## Text segment
::::::
By Renuka Narayanan

The Gospel of St Matthew says, “I tell you, on the Day of Judgment, people will give account for every careless word they speak” (Matthew 12:36).  But such warnings against slander, found in every religion, did not stop the low-minded from maligning even a personage like the Buddha.  A courtesan named Sundari developed a grudge against the Buddha because several of her paramours, on whom she depended for a living, had become followers of the Buddha and no longer patronised her. This made her plot revenge with some disgruntled men who were against the Buddha. She let it be known that a monk had made her pregnant and that the Buddha and his sangha were debauched, not pious. But the months went by and there was no sign of pregnancy. Sundari could not sustain her accusation. Her fellow-conspirators killed her in chagrin. The truth came out and the sangha’s name was cleared.

Nor did common people refrain from speaking ill of a high-souled princess like Sita. The shadow they cast on her is our enduring heartbreak. Similarly, Draupadi, for no fault of hers, was shamed for having five husbands, shamed for her husband’s weakness, and blamed for being a ‘kritya,’ clan-destroying figure, whereas it was Duryodhana who was the kulantaka, destroyer of his clan. Slanderous sayings were invented about Draupadi, as though she were some kind of witch – ‘Ati keshi pati naasha’ (A woman with long hair destroys her husband), referring to Draupadi’s vow to leave her hair unbound until she could anoint it with Kaurava blood.

These chronicles highlight the need for empathy, the ability to understand and share another person’s feelings. Sundari could have found other patrons instead of grudging her old patrons their new lives as Buddhists. She did not see them as individuals on the path of Self-realisation but only as golden geese. A more balanced person would have shrugged and moved on. Where did her slanders lead her except to her own doom?
::::::
## Image-based spatial reasoning data

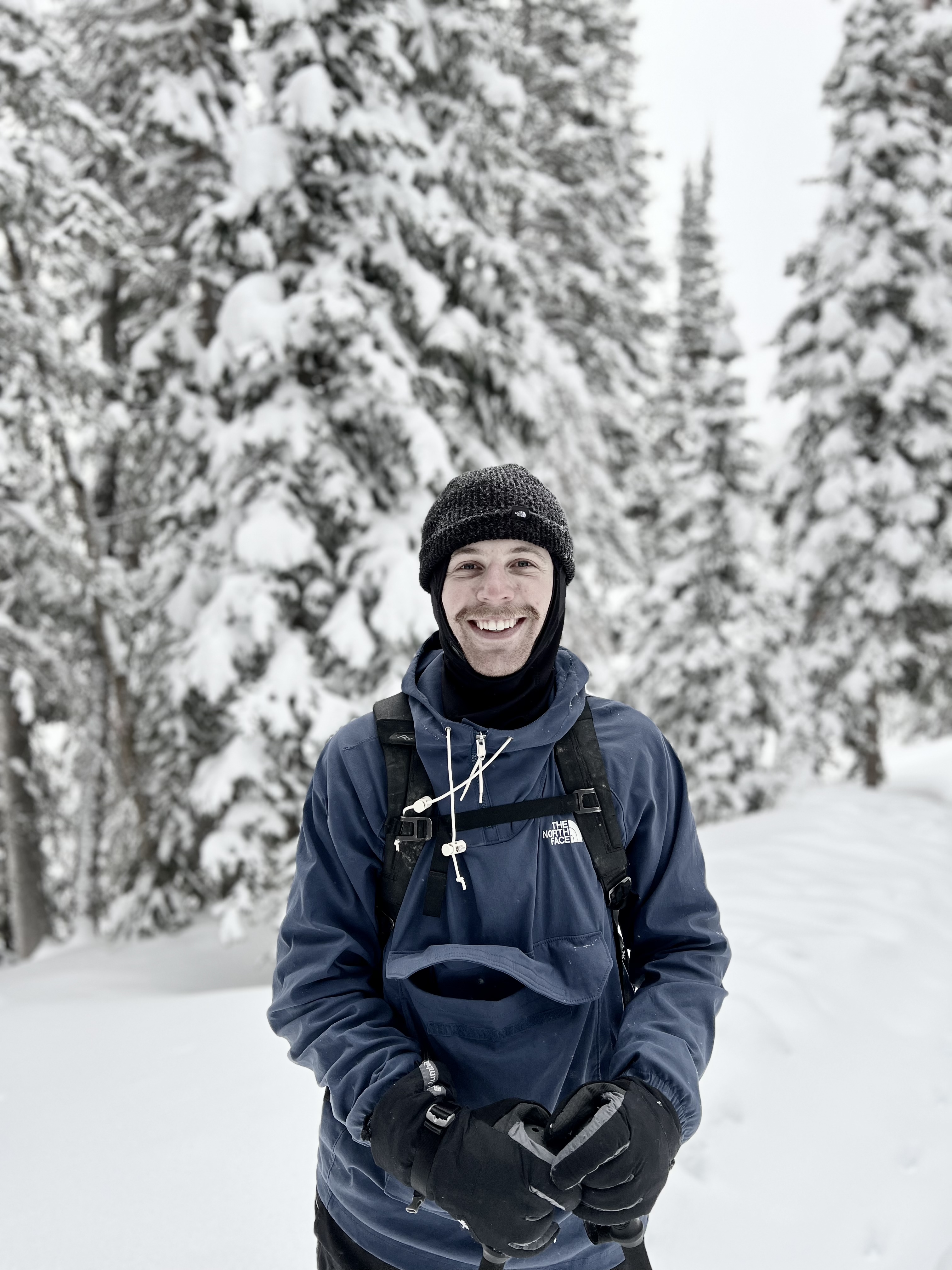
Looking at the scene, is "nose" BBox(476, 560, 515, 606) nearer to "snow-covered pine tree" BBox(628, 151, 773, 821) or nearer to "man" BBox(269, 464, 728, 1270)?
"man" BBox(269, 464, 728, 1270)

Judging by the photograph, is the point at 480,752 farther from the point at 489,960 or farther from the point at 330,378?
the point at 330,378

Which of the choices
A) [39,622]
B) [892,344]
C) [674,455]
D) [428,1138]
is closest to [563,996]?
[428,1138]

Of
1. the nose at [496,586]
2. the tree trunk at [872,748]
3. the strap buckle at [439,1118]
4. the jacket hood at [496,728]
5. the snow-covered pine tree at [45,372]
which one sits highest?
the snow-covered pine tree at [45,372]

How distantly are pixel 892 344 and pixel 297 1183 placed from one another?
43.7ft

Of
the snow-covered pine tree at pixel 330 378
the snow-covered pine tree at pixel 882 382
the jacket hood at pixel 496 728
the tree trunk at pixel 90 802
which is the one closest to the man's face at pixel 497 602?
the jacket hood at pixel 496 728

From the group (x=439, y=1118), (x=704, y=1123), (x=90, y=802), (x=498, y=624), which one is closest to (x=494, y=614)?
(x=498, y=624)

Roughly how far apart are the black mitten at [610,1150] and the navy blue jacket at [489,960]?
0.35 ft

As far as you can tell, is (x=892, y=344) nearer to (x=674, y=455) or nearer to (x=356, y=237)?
::::::
## The problem
Continue the essay on slander and empathy from its last sentence.

## Response to the task
In the case of Sita, it is stating the obvious to say that this too was a shattering lack of empathy. A husband and wife quarreled. The husband dragged in Sita’s name with no qualms. How easy it was for him to demean her, and how cruel were people to destroy Sita’s life through their slanders, as if they had been witnesses. Be it the Buddha, Sita or Draupadi, these stories seem intended as cautionary tales for society, to have empathy for a maligned person and go by fact, not fiction. They teach us not to be careless in what we say.

Meanwhile, an overlooked social point is that a woman could remarry if her first marriage went awry, without occasioning gossip. Princess Damayanti of Nala-Damayanti fame sent word to King Rituparna of her second swayamvar, wedding by choice, after Nala deserted her.  It was a ruse to lure Nala back, and it worked, as he had become the king’s charioteer and drove him to the event. However, the very fact that she could announce a second swayamvar and the king showed up for it tells us that it was a positive, liberal-minded situation, not a cause for negative gossip.

Empathy has many shades as a spiritual quality. Draupadi was not perfect. But let’s recall how Krishna befriended this maligned person and set an example to us.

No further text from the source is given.